Wikidata:WikiProject Cultural heritage/Reports/WLM on WD (Italy)
This report describes the process of ingesting data about Italian heritage and cultural properties from Wiki Loves Monuments project lists. The project was initially carried out in the summer/fall 2016 by User:Nvitucci in coordination with User:Cristian Cenci (WMIT) and Yiyi (volunteer), and later continued by AlessioMela, Nemo_bis (volunteer) and Laurentius (volunteer) in 2018.
Data model
editTo be eligible for Wiki loves monuments Italia, Wikidata items must have the following properties:
- located in the administrative territorial entity (P131), usually pointing to the municipality;
- instance of (P31) as a subclass of geographical feature (Q618123);
- country (P17) with value Italy (Q38).
Whenever possible, they should also have the following properties to properly identify the object:
- street address (P6375)
- coordinate location (P625)
- heritage designation (P1435) set to Italian national heritage (Q26971668), if the monument is under restrictions of the Italian Cultural heritage law (this does not apply to all monuments in Wiki loves monuments).
All objects which actually participate in Wiki Loves Monuments also have:
- Wiki Loves Monuments ID (P2186): the Wiki loves monuments identifier, an alphanumeric code composed of ISTAT ID (P635) for the region + Italian cadastre code (municipality) (P806) + number assigned to the item by whoever processed the authorization (see more below). May have as qualifiers:
- time restrictions for participation in the contest:
- point in time (P585) for single-year authorizations,
- start time (P580) for multi-year authorizations,
- end time (P582) for multi-year but not perpetual authorizations;
- who has authorized the participation of the monument (note that an authorization is not always needed):
- to specify which part of the monument can by depicted:
- applies to part (P518) with the appropriate value (e.g. exterior (Q1385033), façade (Q183061), interior (Q28939874), defensive wall (Q57346), garden (Q1107656), building (Q41176), cloister (Q1430154));
- object named as (P1932) could be necessary in some cases to carry the description used by the source
- time restrictions for participation in the contest:
- source imported from Wikimedia project (P143) Wiki Loves Monuments Italia (Q19960422) for all the statements that have been created from Wiki loves monuments data.
Additionally we strive to add statements which help improve coverage and illustration of the objects, such as:
- image (P18) (see #Images, categories and links for tips on how to expand coverage);
- panoramic view (P4291) (especially for cities)
- Commons category (P373) (infrequently also Commons gallery (P935) or topic's main category (P910)).
Finally, many items use some of the following properties (see a list of examples):
- part of (P361), has part(s) (P527), service retirement (P730);
- other geographical properties, including:
- information on related entities and contacts, including phone number (P1329), fax number (P2900), email address (P968), official website (P856).

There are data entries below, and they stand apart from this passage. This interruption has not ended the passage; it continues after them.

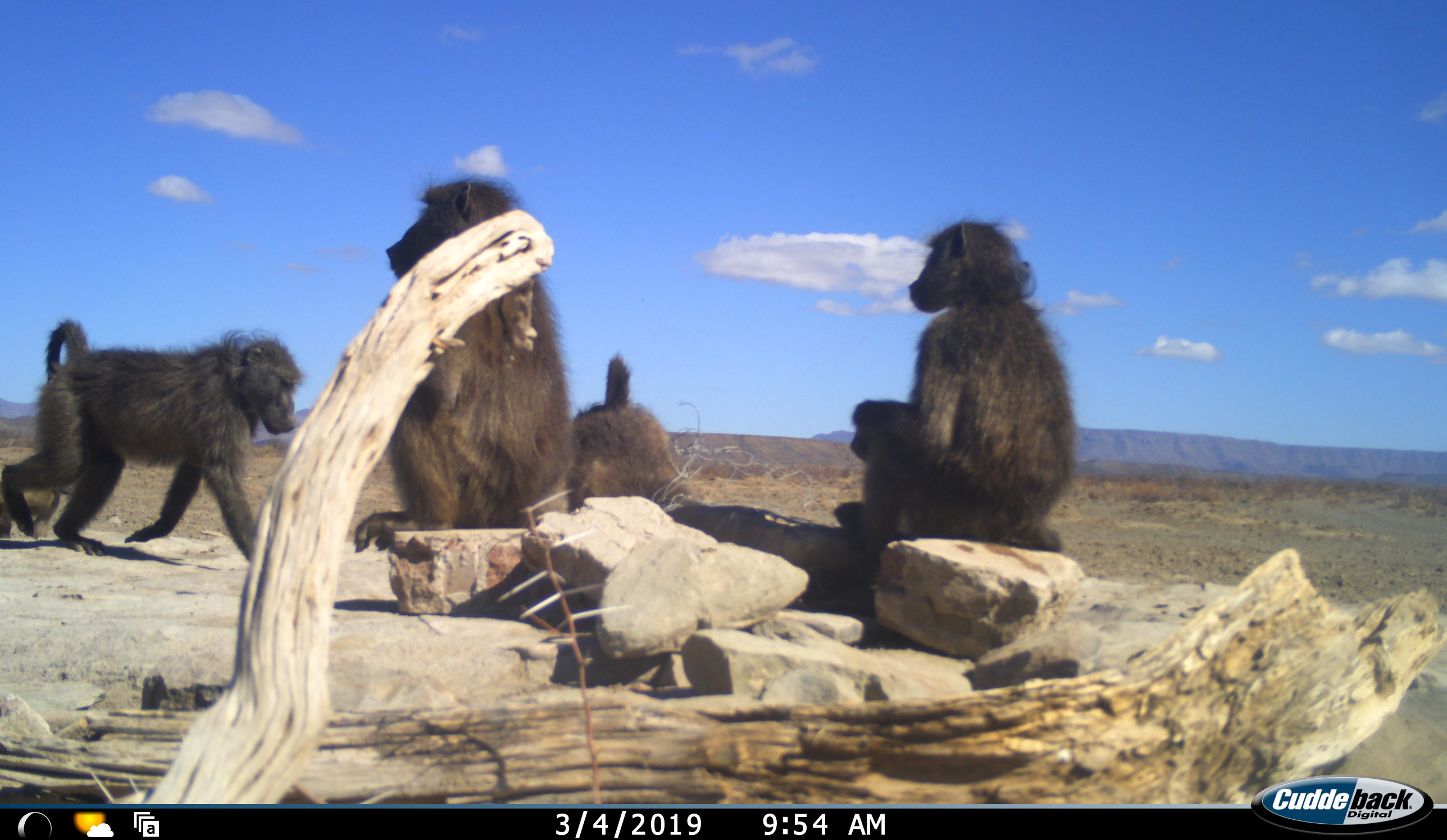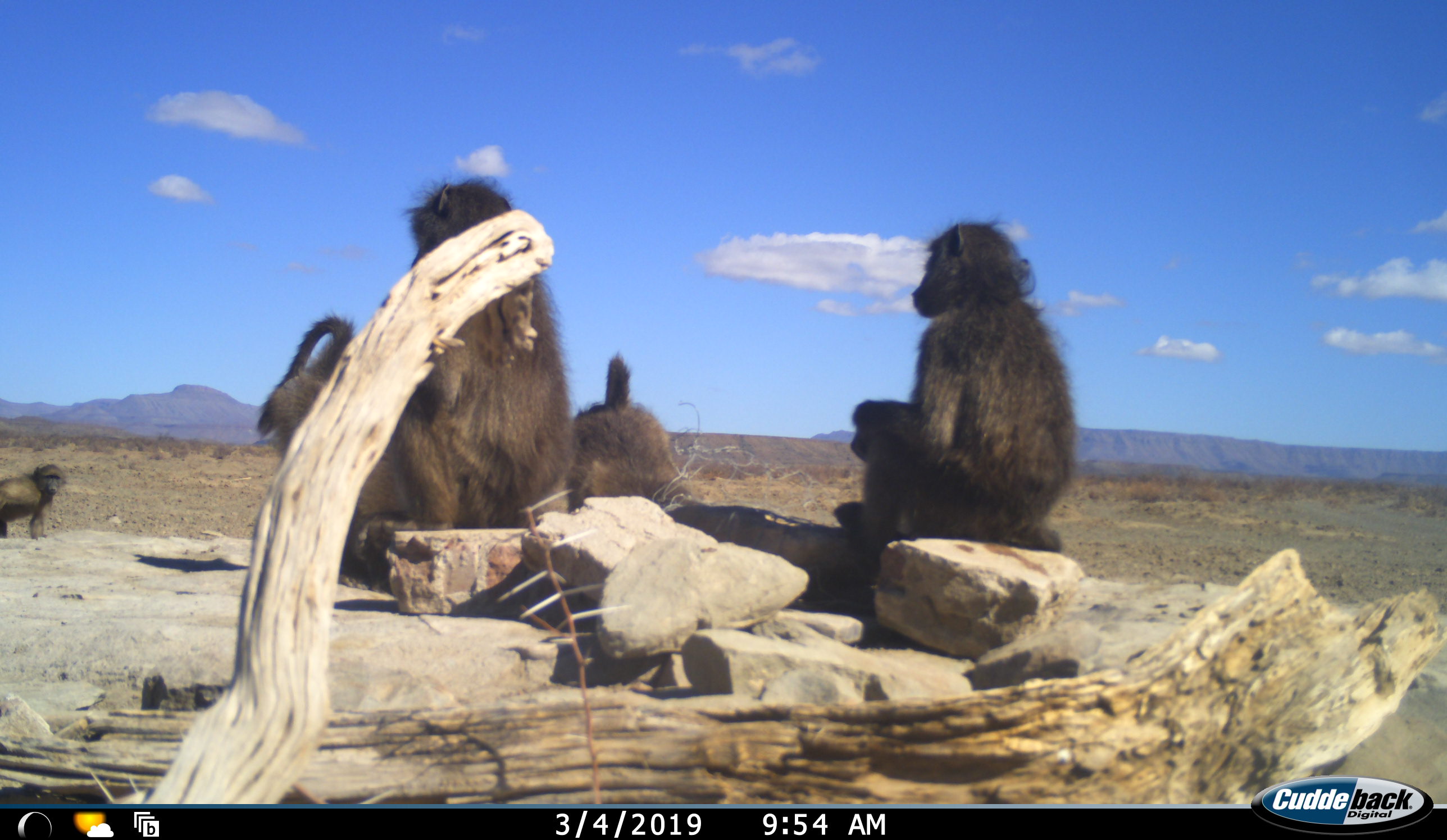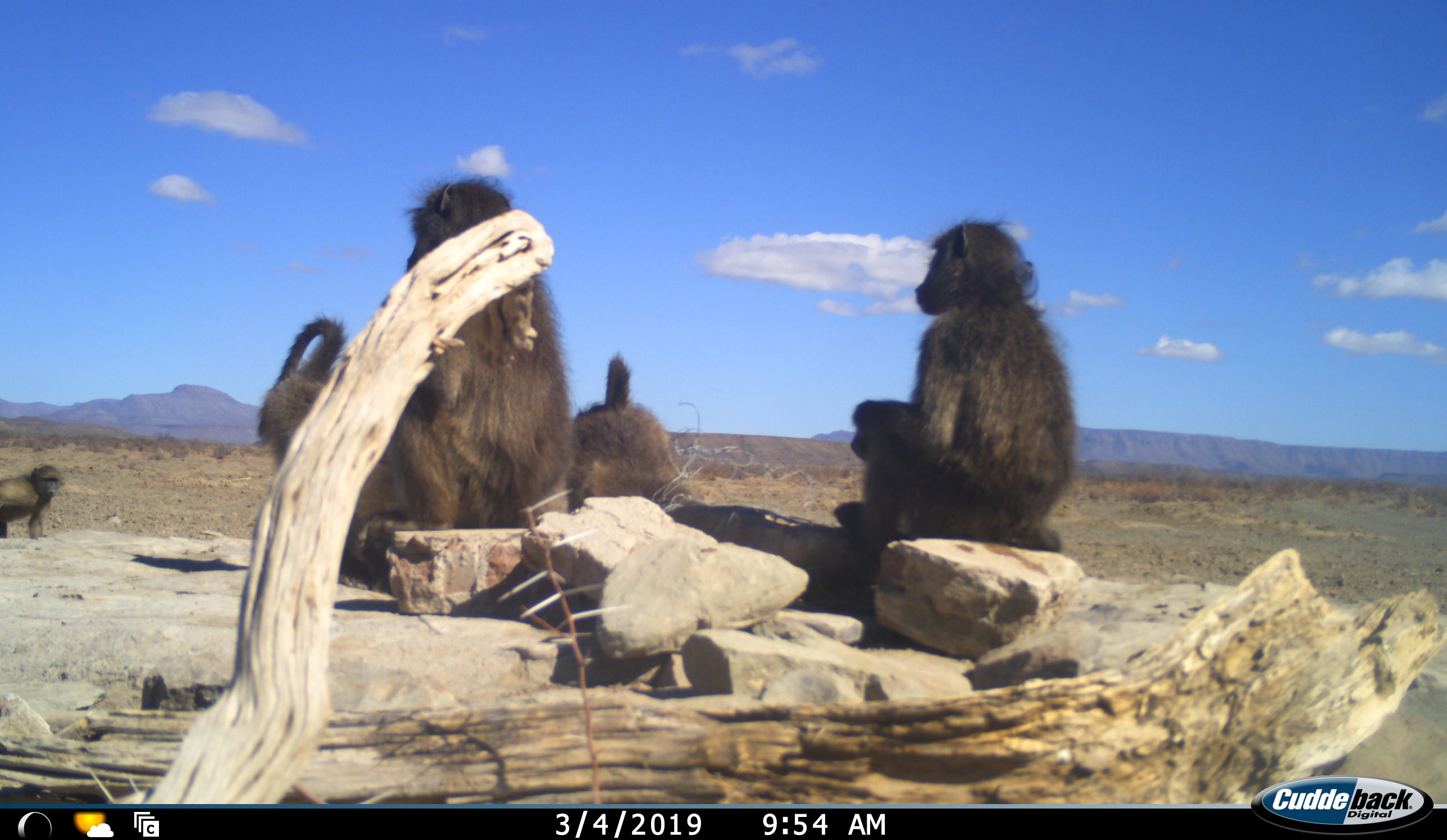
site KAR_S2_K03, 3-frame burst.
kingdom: Animalia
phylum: Chordata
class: Mammalia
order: Primates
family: Cercopithecidae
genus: Papio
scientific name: Papio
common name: baboon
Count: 5.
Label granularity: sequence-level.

Less used, but potentially useful, are many other properties such as Wikidata:List of properties/art and Wikidata property for Wikivoyage.
Additionally, the OpenStreetMap element about the monument should link to Wikidata, using the wikidata: key.
WLM identifiers
editSince 2015, Italian WLM identifiers are 10-characters strings like 00A0000000
, where:
00
: ISTAT ID (P635) of the region (2 digits)A000
: Italian cadastre code (municipality) (P806) of the municipality (4 alphanumeric characters)0000
: counter, starting from0001
(4 digits)
For instance, the first monument registered in the municipality of Abbadia San Salvatore (Q91096) has been assigned the identifier 09A0060001
: 09
stands for Tuscany, A006
for Abbadia San Salvatore, and 0001
is used because it is the first monument.
A code conversion table is available.
With a SPARQL query you can list the IDs have been already assigned in a municipality or the IDs that have a certain prefix (the query may be slow).
A different format is used for some specific categories of monuments and for identifiers defined before 2015 (which were just the 6 digit ISTAT ID (P635) of the municipality + 4 digit counter, supposed to be unique across all monuments).
For veteran trees, a unique identifier was produced by prefixing 6 alphanumeric characters to the catalog code without slashes. A "bis" has been added in case of duplicate catalog codes.
Activities in 2016
editObjectives of the project
editThe main objectives of this project were:
- to make the generation of WLM lists on Wikipedia easier;
- to move as much valid information as possible to Wikidata, for easier management and interoperability with other data sources.
Source data
editOur first step was to build a stable “internal” database starting from the lists built over previous editions of the Wiki Loves Monuments contest, in order to make the data management easier. In order to do so, we had to:
- deal with monuments that have been added for some editions and whose authorization was revoked (or not renewed) for later editions;
- deal with a legacy ID system, which could possibly cause the duplication of items;
- clean the identifiers: some IDs had a -MIBAC suffix that was added in the past to support a custom template (see commons:Template:Italy-MiBAC-disclaimer), but had otherwise no special meaning.
The database was initially kept as an OpenOffice spreadsheet file in order not to disrupt the existing processes of (new) data insertion while retaining machine readability; it was later converted to a TSV file for easier processing and transformation. This database was (and is) our central source of data related to WLM, and was used to create WLM lists as well as create/update Wikidata items.
List creation
editWe built a tool to generate (or update) Wikitext in order to help the creation of WLM 2016 lists from the newly created database; the tool made it easier to add custom information to selected monuments sets (e.g. to add local prize fields to monuments from selected cities) without resorting to bots. Later on we extended the tool to create (or update) Wikidata elements related to the monuments.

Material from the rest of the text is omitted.